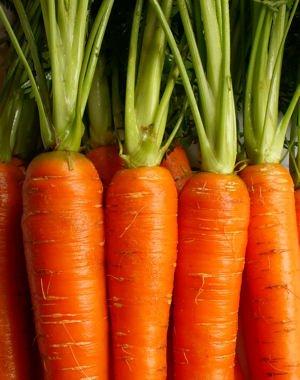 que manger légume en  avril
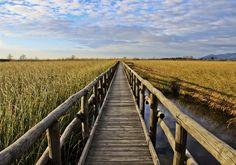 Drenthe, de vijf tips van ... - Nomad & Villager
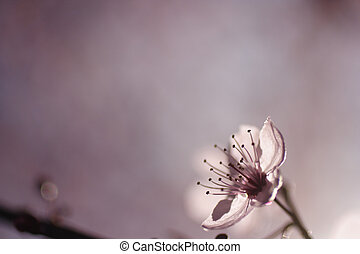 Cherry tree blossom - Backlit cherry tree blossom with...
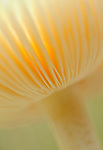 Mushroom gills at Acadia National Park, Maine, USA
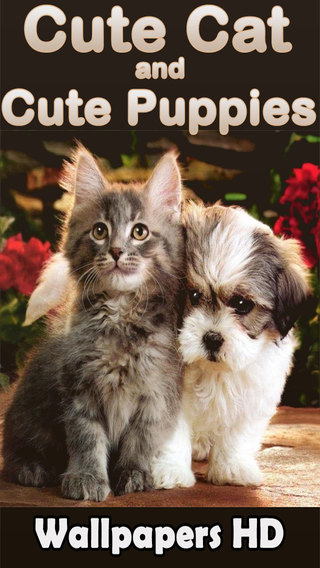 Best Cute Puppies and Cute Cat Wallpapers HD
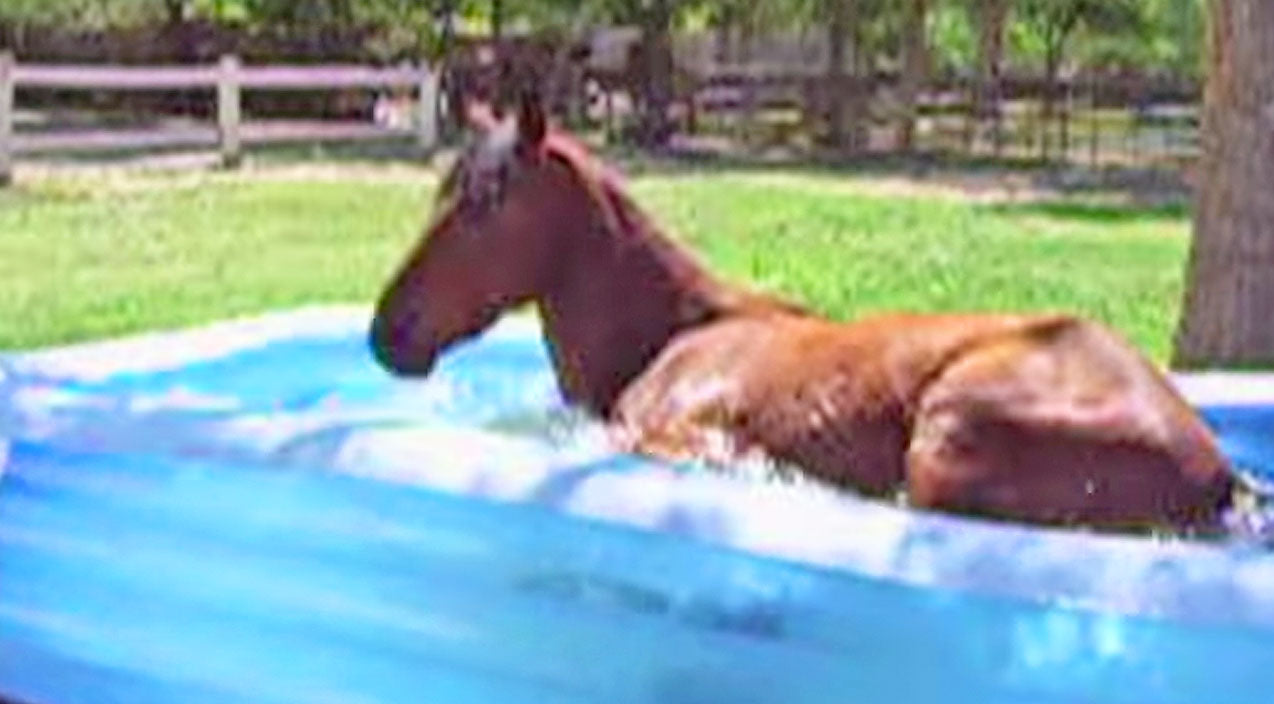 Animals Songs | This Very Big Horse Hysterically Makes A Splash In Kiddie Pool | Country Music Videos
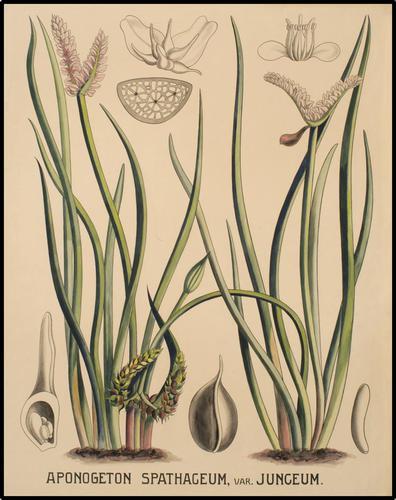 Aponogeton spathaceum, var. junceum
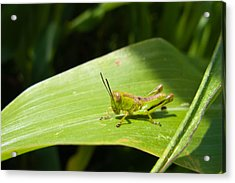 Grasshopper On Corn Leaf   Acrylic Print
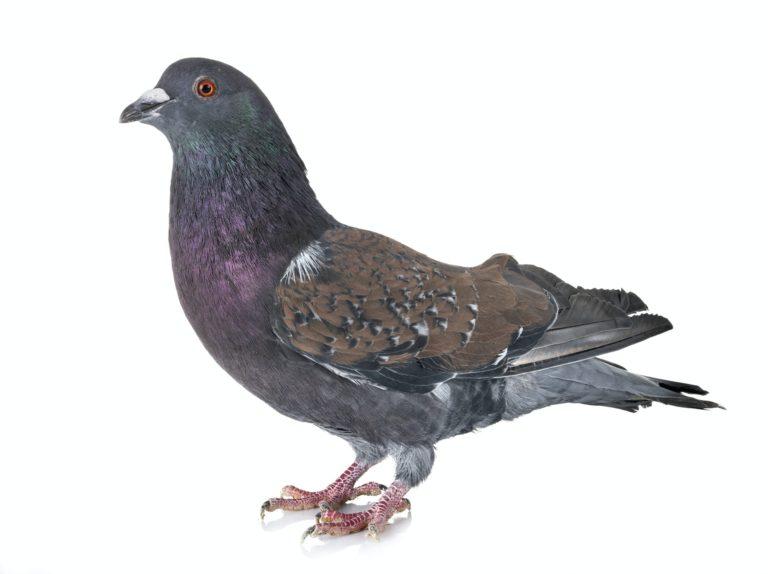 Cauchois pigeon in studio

━━━━━━━━

DESCRIPTION OF THE TASK: This task calls for restating, word for word, each line from the line holding "Mushroom gills at" through the end of the material, pictures left out.

OUTPUT:
 Mushroom gills at Acadia National Park, Maine, USA
 Best Cute Puppies and Cute Cat Wallpapers HD
 Animals Songs | This Very Big Horse Hysterically Makes A Splash In Kiddie Pool | Country Music Videos
 Aponogeton spathaceum, var. junceum
 Grasshopper On Corn Leaf   Acrylic Print
 Cauchois pigeon in studio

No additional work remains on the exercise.